Travail demandé |
Recopiez sans rien changer tout le passage du texte sur le sevrage, depuis « Mais voilà que » jusqu'à « vers le sevrage. ».

Extrait du texte |

Irène Mériaux
Médecin généraliste
Dix-huit mois déjà que j’allaite… et voilà que le moment du sevrage se fait sentir. Dans mon entourage, aucune de mes copines pour me donner des conseils, car aucune n’a allaité aussi longtemps ! Sans parler de la génération de ma mère et de mes tantes, où les femmes ont souvent sacrifié leur allaitement, sous l’influence de l’industrie agroalimentaire du lait qui souhaitait agrandir son marché, de l’institution médicale qui voulait augmenter son emprise et des idées d’une partie de la mouvance féministe qui y voyait une entrave à la liberté de la femme.
Mais voilà que toutes ces femmes que je reçois quotidiennement au centre de planification à Marseille, allaitent, elles, leur enfant jusqu’à 18 mois, voire 2 ans et demi… Alors, je me mets à leur demander leurs tuyaux, comment font-elles pour sevrer leur bébé ? Et ainsi je chemine moi aussi vers le sevrage.
« Et le vôtre, il tète encore ? » se demande-t-on aux consultations suivantes.

Données extraites |
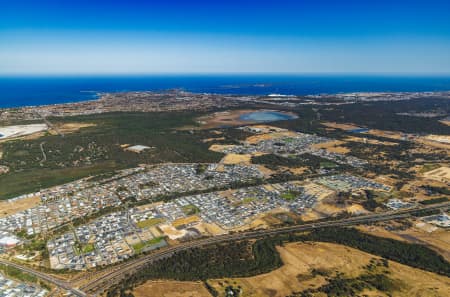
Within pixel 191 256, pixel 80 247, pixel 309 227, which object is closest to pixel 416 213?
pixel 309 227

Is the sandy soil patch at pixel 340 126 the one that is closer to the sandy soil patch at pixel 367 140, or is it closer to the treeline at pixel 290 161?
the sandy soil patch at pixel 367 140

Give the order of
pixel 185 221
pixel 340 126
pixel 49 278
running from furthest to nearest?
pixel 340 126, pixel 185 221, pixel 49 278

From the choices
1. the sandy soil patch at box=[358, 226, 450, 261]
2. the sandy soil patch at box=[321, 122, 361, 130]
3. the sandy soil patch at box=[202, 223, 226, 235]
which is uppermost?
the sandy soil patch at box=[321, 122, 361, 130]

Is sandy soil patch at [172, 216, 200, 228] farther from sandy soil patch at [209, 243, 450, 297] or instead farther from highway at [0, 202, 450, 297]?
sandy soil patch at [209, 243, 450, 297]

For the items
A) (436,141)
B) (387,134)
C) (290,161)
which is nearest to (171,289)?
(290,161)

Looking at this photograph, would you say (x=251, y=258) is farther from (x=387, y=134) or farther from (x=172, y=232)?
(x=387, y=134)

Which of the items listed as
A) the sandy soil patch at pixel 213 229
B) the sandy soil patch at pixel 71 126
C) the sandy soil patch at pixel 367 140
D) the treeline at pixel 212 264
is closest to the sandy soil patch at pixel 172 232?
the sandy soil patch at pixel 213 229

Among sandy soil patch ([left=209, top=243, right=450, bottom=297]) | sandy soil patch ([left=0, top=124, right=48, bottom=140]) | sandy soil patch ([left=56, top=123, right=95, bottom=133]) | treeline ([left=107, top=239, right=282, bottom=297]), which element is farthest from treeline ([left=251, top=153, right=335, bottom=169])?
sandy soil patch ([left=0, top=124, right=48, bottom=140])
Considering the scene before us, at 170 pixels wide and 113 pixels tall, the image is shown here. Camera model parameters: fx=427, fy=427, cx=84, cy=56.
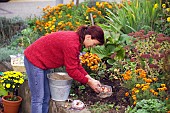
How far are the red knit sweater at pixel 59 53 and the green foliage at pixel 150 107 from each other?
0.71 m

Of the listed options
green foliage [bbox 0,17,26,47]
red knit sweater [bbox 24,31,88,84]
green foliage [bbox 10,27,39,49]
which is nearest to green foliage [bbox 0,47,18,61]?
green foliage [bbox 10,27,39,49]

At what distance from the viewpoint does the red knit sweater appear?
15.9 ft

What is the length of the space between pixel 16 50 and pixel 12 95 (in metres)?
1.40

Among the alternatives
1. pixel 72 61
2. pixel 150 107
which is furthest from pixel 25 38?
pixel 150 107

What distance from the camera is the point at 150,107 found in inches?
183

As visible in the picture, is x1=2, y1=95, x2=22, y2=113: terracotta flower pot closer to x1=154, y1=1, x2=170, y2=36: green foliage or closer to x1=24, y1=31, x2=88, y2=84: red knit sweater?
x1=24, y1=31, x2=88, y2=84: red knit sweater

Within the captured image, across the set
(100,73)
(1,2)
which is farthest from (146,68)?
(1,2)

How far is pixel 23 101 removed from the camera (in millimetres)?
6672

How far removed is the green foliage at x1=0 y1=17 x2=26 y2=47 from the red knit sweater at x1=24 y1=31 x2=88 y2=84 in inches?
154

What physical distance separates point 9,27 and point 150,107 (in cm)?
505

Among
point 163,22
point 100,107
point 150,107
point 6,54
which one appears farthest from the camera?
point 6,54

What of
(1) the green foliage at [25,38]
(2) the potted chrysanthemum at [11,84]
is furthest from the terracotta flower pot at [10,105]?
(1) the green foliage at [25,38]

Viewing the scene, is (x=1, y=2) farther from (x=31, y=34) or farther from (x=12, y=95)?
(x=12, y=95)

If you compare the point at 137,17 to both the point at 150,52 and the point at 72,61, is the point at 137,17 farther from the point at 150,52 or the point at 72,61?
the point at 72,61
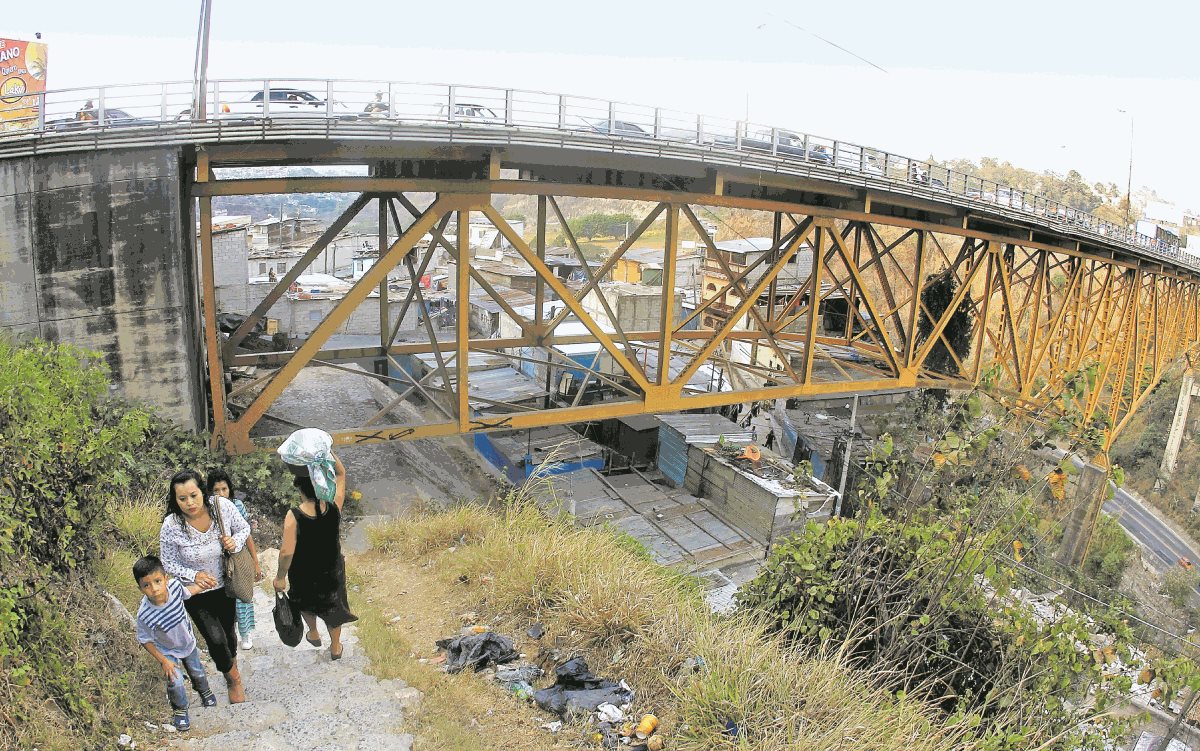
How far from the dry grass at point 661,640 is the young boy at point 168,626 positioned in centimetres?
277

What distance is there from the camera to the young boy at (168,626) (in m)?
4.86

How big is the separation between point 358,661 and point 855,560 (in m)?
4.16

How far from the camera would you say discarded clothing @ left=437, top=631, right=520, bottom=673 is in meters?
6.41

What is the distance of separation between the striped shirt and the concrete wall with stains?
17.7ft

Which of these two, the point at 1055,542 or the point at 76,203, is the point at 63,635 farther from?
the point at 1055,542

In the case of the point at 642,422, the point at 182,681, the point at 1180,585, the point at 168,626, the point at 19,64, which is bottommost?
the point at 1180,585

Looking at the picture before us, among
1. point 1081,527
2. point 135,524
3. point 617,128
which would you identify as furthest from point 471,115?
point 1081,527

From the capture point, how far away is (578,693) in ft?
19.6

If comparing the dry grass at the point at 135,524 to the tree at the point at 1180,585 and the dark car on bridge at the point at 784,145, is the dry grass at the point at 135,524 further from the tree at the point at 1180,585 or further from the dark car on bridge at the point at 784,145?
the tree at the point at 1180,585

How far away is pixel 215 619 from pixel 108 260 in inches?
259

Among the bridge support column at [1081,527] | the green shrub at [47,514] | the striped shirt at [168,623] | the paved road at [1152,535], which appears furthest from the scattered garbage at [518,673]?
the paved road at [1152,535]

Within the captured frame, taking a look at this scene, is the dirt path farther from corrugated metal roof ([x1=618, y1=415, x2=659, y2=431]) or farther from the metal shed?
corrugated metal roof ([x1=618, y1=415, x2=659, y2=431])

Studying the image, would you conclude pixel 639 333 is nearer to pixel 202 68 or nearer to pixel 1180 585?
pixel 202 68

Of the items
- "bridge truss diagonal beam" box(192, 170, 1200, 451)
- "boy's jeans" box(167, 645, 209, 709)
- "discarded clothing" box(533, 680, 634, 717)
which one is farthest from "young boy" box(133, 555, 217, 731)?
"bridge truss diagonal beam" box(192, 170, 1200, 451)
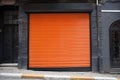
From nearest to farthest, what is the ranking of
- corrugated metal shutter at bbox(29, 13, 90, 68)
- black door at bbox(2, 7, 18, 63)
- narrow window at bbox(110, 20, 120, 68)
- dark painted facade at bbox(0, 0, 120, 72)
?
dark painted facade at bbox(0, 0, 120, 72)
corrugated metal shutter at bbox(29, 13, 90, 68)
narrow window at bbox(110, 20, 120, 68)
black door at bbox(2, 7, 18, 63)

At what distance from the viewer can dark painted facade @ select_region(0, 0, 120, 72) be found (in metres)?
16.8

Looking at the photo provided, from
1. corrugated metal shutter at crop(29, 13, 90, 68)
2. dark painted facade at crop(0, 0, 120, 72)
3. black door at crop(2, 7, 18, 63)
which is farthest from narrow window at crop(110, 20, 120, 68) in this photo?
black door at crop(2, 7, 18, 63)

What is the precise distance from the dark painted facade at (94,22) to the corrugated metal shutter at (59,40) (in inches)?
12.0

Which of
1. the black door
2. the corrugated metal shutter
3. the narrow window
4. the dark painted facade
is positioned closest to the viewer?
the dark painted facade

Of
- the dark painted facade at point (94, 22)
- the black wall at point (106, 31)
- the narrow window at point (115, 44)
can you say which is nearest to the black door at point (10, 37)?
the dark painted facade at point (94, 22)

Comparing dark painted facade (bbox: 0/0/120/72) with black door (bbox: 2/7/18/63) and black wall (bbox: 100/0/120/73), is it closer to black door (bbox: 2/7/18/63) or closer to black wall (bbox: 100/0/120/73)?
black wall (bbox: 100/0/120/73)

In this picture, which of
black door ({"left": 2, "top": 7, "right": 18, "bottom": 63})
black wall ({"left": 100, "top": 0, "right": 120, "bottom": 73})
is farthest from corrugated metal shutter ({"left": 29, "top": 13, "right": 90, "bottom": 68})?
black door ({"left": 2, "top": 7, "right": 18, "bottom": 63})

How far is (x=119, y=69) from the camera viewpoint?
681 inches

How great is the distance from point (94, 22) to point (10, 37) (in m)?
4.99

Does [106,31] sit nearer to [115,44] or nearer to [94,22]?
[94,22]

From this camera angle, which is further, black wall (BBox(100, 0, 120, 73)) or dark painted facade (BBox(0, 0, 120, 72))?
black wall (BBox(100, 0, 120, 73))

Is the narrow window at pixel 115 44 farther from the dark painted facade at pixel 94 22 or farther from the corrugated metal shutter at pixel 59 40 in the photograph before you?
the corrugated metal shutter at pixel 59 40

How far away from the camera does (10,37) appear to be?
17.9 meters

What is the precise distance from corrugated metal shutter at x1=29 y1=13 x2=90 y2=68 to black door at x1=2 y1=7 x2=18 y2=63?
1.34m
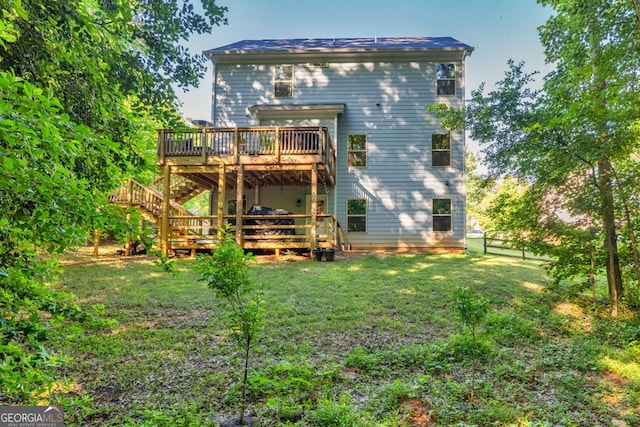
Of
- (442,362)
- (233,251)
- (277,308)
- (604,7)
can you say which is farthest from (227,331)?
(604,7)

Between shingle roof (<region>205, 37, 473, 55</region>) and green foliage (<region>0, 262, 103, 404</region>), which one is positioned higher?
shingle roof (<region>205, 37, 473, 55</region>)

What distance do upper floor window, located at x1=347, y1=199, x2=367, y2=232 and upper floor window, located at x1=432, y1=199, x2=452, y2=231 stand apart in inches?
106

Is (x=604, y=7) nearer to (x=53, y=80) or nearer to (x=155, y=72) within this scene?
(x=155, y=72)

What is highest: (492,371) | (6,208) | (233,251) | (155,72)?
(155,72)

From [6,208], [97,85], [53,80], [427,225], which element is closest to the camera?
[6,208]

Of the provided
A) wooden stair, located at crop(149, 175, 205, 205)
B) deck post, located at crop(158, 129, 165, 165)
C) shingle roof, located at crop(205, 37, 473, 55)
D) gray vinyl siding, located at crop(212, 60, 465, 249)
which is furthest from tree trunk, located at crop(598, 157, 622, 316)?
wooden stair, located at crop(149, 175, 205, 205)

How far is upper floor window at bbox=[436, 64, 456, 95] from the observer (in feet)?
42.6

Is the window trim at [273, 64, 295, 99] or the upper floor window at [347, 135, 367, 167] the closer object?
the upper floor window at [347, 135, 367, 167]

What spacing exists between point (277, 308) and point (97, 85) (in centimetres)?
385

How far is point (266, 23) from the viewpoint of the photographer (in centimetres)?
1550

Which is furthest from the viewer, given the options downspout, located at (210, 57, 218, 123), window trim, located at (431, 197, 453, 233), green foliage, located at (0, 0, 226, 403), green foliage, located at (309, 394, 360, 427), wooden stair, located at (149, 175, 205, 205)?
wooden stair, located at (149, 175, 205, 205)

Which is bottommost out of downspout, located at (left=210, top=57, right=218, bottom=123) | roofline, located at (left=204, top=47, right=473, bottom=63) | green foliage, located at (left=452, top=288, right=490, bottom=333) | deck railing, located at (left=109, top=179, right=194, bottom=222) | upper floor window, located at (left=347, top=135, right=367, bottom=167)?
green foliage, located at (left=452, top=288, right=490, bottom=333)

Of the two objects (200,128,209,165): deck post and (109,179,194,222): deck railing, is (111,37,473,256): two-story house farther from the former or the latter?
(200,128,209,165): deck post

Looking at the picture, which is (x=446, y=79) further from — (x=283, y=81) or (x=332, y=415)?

La réponse |
Mais voilà que toutes ces femmes que je reçois quotidiennement au centre de planification à Marseille, allaitent, elles, leur enfant jusqu’à 18 mois, voire 2 ans et demi… Alors, je me mets à leur demander leurs tuyaux, comment font-elles pour sevrer leur bébé ? Et ainsi je chemine moi aussi vers le sevrage.